What the task asks:
Among the lines of the material below, count those with the string "document". Give the number alone.

====================

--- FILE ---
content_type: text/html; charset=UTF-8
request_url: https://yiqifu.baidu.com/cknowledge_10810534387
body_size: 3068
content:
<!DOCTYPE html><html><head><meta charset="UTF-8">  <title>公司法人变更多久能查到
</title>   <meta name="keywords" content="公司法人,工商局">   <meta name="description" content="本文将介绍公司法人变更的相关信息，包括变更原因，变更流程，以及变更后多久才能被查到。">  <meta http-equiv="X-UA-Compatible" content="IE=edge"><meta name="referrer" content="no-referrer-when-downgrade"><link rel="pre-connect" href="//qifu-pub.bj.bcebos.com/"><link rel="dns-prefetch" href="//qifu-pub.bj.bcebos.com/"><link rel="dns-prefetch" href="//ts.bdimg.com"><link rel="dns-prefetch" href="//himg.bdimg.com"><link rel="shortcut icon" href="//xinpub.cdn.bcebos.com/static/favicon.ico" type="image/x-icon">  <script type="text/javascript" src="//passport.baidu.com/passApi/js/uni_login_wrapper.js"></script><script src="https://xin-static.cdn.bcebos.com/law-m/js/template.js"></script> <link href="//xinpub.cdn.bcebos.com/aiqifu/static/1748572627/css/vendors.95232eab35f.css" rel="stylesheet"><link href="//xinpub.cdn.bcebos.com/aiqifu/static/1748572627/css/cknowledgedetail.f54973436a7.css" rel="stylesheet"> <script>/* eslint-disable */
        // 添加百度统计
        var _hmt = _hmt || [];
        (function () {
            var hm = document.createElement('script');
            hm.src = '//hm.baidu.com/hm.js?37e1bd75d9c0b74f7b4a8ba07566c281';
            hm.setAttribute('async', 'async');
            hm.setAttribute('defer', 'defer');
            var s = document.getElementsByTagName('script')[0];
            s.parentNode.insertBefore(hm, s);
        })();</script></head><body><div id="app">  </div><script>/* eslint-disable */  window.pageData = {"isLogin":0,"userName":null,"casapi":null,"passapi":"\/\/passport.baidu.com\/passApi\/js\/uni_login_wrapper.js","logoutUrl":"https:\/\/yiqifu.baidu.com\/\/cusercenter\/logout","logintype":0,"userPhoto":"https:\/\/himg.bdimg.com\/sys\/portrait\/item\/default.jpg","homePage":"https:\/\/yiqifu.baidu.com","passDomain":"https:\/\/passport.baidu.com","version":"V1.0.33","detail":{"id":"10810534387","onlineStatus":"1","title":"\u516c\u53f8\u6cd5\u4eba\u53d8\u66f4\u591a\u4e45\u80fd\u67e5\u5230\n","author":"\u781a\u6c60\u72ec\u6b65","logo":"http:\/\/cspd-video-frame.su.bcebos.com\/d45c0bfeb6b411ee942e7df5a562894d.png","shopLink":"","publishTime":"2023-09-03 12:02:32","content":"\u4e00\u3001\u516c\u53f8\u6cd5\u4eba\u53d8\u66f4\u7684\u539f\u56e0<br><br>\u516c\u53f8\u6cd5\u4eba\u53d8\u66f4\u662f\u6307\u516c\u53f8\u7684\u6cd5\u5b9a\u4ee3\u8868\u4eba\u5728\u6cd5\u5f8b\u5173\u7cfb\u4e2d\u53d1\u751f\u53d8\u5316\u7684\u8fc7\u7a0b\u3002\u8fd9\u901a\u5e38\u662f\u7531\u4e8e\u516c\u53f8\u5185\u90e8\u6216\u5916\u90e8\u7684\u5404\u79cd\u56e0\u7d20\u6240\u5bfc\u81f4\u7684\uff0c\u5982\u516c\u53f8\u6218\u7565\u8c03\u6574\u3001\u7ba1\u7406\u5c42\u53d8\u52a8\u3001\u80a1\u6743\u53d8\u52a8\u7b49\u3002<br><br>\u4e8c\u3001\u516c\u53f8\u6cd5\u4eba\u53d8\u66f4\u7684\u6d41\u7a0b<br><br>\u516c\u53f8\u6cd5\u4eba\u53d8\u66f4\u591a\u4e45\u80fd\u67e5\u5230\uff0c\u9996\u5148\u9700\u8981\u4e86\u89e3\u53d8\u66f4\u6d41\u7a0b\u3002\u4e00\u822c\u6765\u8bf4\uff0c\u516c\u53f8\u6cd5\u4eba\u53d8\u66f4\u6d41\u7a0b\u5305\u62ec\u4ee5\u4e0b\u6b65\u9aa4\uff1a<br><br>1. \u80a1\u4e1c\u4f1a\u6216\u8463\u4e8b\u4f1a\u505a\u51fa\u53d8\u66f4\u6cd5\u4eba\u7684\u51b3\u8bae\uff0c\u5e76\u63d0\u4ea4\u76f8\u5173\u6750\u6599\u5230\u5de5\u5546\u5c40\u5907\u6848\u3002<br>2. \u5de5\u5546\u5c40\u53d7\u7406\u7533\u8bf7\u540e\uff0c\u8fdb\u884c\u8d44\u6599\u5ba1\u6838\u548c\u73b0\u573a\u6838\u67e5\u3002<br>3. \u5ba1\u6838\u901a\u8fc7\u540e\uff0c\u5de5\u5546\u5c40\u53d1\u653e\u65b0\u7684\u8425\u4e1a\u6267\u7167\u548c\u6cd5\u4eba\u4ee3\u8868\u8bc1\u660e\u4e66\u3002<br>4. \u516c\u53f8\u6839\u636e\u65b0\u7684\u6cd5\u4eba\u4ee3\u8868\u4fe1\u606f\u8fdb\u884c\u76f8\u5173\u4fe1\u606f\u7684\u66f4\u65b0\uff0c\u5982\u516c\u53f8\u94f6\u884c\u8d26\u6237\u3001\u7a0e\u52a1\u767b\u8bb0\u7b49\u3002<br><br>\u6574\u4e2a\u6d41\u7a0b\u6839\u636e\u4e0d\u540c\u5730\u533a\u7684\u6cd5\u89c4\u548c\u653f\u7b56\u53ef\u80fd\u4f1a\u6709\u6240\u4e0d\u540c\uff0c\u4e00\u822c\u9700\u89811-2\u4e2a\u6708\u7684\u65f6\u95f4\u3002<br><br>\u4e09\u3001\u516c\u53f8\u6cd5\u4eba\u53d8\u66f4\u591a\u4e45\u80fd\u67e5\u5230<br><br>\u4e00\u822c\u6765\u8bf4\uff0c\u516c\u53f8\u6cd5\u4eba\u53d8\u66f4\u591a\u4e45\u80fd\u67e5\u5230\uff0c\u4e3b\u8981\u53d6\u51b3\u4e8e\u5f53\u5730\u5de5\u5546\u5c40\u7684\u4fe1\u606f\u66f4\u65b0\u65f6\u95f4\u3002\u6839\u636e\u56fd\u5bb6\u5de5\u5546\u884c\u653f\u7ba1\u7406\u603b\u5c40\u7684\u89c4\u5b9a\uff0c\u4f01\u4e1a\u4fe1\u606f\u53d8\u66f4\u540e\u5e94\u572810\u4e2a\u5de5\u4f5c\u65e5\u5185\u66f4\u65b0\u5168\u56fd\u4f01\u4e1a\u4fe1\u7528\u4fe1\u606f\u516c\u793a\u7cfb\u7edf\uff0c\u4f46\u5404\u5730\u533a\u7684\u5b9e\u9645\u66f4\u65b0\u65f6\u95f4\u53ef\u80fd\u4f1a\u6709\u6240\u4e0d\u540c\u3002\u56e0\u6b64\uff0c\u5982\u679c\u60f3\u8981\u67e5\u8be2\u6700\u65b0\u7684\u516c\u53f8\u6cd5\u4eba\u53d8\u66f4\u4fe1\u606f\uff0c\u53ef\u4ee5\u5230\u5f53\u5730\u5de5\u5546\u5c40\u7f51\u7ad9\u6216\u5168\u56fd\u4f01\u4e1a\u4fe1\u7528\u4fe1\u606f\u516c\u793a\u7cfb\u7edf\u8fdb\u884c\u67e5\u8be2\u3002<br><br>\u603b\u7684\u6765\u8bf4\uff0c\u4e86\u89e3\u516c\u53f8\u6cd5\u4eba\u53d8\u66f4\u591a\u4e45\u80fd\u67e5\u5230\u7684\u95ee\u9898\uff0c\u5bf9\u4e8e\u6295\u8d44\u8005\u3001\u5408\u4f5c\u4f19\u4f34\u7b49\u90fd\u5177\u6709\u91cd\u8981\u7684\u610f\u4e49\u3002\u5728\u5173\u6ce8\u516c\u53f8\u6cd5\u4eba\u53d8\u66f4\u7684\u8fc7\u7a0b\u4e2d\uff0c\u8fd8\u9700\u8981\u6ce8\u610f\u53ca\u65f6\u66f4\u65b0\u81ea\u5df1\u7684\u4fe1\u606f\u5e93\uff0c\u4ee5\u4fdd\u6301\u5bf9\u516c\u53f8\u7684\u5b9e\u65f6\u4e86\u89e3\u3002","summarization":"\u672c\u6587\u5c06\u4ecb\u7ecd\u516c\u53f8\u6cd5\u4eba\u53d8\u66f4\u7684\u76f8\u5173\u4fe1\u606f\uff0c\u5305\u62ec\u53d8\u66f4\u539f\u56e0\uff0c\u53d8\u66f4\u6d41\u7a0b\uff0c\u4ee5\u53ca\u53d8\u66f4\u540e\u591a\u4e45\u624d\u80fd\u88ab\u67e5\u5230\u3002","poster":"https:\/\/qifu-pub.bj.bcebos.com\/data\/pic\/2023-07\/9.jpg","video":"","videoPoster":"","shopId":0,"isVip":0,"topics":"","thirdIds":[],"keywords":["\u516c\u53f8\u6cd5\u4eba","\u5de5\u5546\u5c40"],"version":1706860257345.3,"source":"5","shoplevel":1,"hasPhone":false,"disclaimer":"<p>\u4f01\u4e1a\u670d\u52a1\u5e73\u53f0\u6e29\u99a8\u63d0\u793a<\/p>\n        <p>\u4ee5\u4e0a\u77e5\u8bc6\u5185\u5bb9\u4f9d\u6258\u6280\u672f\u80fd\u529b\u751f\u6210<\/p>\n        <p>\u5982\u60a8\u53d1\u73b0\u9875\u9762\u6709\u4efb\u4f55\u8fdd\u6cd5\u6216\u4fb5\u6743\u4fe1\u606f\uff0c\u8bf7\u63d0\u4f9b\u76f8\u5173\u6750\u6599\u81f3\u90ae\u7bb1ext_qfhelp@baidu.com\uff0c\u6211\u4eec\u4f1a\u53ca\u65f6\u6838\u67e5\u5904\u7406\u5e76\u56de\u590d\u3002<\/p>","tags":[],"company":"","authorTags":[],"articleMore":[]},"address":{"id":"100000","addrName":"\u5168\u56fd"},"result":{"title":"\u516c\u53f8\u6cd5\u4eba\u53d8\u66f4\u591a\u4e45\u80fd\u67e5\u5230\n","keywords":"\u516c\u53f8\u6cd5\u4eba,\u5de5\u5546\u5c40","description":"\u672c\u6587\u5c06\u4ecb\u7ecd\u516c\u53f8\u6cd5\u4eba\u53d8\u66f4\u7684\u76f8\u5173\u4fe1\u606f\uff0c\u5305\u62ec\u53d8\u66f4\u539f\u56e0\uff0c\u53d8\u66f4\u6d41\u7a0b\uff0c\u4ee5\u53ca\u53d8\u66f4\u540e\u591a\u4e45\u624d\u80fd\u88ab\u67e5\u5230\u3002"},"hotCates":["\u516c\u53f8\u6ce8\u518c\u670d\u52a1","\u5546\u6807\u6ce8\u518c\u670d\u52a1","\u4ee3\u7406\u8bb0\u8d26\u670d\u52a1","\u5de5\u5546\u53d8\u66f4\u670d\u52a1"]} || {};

====================

Response below:
2